ML.NET Research Series 1 Beginners

Recent research team in machine learning, machine learning hope to achieve through a patch release assessment, anomaly detection system. Business scenario summarize:

  1. Collected data (release-related exception log, alarm data), identifies the patch is released situation (successful, failed)
  2. Select a machine learning Model Train conduct training
  3. (Higher accuracy) were the latest patch release prediction model trained based

A typical machine learning - learning supervised the scene. As a loyal user of .Net, the recent hot ML.NET sure to try an application. Today article as an entry, for everyone to share.

First pull an outline of it:

1. ML.Net Model Builder describes installation deployment

2. A typical example scenario

A, ML.Net Model Builder describes installation deployment

   First, what ML.Net Model Builder that? What does it do?

   https://marketplace.visualstudio.com/items?itemName=MLNET.07

   Model Builder is a simple UI tools for developers to build in their applications, and publish custom training machine learning models.

   No developer ML expertise can use this simple visual interface to connect to data stored in a file or in SQL Server, training models and generate code for model training and consumption.

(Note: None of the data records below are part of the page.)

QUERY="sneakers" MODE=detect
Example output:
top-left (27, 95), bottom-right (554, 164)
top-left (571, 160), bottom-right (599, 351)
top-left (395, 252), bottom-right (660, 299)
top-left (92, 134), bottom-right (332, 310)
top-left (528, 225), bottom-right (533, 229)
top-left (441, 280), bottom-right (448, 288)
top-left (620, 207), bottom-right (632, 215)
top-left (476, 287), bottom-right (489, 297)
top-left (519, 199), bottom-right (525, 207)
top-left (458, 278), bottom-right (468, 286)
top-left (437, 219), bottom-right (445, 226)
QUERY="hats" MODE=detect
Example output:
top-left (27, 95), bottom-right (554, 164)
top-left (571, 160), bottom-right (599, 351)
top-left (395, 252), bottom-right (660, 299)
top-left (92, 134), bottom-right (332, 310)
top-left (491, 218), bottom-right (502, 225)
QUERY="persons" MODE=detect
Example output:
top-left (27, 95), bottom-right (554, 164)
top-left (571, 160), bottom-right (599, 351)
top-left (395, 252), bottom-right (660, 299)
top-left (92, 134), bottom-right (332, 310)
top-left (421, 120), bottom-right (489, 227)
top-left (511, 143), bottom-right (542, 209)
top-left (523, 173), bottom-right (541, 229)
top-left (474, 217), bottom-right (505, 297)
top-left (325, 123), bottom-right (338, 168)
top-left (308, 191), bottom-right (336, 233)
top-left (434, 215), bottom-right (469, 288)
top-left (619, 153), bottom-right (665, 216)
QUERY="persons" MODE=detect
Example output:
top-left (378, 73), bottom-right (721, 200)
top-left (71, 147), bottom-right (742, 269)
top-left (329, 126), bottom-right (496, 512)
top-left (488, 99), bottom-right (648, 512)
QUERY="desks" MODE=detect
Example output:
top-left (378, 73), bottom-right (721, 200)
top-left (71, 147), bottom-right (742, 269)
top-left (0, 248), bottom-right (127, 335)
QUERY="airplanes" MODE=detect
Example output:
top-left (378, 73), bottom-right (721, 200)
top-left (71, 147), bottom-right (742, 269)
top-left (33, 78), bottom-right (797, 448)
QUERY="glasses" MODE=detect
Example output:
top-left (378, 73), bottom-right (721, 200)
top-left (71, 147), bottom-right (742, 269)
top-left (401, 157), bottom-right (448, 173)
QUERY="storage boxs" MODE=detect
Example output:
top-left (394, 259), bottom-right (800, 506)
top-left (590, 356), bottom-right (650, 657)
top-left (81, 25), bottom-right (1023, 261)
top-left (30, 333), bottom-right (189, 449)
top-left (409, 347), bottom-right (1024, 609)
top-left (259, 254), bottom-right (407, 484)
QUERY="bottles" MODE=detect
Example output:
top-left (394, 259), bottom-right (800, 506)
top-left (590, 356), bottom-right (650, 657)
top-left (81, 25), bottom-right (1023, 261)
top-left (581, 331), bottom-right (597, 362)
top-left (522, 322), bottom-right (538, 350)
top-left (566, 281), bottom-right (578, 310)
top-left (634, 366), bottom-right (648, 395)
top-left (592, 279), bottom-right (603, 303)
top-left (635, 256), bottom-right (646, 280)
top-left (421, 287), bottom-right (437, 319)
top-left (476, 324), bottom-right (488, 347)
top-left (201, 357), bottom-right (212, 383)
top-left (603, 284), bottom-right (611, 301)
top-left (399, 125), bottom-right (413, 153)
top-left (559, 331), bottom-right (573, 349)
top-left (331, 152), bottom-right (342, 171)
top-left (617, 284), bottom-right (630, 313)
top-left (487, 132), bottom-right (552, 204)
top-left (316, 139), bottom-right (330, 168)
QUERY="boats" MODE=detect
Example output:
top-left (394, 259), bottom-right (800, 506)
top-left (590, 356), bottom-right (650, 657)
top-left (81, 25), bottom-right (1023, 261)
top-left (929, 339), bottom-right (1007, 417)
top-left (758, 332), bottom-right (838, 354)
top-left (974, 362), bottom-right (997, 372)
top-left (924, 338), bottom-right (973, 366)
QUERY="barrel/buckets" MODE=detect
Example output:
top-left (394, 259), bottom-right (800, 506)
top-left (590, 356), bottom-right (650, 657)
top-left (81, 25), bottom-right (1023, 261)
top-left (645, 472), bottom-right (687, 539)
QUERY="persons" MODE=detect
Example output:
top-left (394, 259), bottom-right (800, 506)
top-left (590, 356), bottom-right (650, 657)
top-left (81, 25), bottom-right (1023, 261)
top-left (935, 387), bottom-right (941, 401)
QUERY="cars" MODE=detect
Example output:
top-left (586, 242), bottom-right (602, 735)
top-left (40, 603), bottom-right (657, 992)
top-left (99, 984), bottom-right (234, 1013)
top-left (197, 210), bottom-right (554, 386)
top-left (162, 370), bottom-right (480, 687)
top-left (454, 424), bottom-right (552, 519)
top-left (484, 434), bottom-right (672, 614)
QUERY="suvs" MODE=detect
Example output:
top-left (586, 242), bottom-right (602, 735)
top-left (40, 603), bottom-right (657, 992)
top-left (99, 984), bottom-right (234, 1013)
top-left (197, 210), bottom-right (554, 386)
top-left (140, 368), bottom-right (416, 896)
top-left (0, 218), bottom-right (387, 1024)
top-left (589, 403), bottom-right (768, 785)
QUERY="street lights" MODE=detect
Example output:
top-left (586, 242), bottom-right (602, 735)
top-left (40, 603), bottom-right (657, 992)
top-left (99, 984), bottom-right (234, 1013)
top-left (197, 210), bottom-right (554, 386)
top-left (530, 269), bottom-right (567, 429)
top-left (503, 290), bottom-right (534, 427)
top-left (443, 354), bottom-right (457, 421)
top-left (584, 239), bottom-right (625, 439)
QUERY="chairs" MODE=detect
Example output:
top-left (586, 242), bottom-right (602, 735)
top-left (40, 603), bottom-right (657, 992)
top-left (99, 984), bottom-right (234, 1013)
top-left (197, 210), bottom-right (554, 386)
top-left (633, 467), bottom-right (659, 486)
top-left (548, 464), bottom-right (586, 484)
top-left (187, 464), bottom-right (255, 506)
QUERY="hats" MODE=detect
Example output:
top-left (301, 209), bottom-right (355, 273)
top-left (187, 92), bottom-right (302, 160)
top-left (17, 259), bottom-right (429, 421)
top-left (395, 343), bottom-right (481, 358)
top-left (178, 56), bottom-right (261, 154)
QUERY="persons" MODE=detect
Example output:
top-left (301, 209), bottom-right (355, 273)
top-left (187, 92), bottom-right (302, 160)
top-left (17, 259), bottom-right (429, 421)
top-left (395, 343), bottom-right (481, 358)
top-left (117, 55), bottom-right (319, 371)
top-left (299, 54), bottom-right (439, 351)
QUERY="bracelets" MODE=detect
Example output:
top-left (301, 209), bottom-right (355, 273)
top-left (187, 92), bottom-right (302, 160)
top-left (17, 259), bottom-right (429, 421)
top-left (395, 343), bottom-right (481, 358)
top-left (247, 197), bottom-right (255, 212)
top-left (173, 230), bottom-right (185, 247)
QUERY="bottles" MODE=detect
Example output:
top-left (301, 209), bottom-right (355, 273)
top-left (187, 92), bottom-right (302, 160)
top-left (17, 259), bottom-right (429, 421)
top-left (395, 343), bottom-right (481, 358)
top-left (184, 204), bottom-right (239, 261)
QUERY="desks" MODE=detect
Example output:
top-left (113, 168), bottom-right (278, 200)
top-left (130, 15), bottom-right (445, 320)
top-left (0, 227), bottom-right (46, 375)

   One sentence to sum up: machine learning, modeling tools, visualization by a VS Designer to build a machine learning model. And a guide while generating sample code can be reused.

   1. Install deployment

   The official recommendation is: Visual Studio 2017 15.9.12 or later

   I had installed the VS2019 and VS2017 Enterprise Edition directly through https://marketplace.visualstudio.com/items?itemName=MLNET.07  off the assembly line VS extensions MLNET_Model_Builder.vsix. Double-click the installation:

   VSIXInstaller.NoApplicableSKUsException: This extension is not installable on any currently installed products.

   Currently installed VS can not install this extension, meal Google, https://github.com/dotnet/machinelearning-samples/issues/451    not still solved. Reinstalled VS2017 and VS2019 natural and eggs.

   Finally, find the official recommendation of VS: Visual Studio 2017 15.9.12 or later   VS2017 installed in vs_community__425161747.1541050689 

   

   Finally successful installation.

   2. Create a new .Net Core Console Project, add Machine Learning Project

   

    Pop ML.Net Model Builder designer, description can begin modeling of machine learning.

   3. Start the machine learning model

   Microsoft is a typical scenario of machine learning and modeling of the abstract classification, mainly in the following three ways: 

   regression: regression class machine learning models: Typical scenarios include: price prediction, sales forecasting, etc.

   binary classification: binary classification machine learning models, there is a typical scenario: User comments sentiment analysis (negative or positive), transaction risk prediction (or is No)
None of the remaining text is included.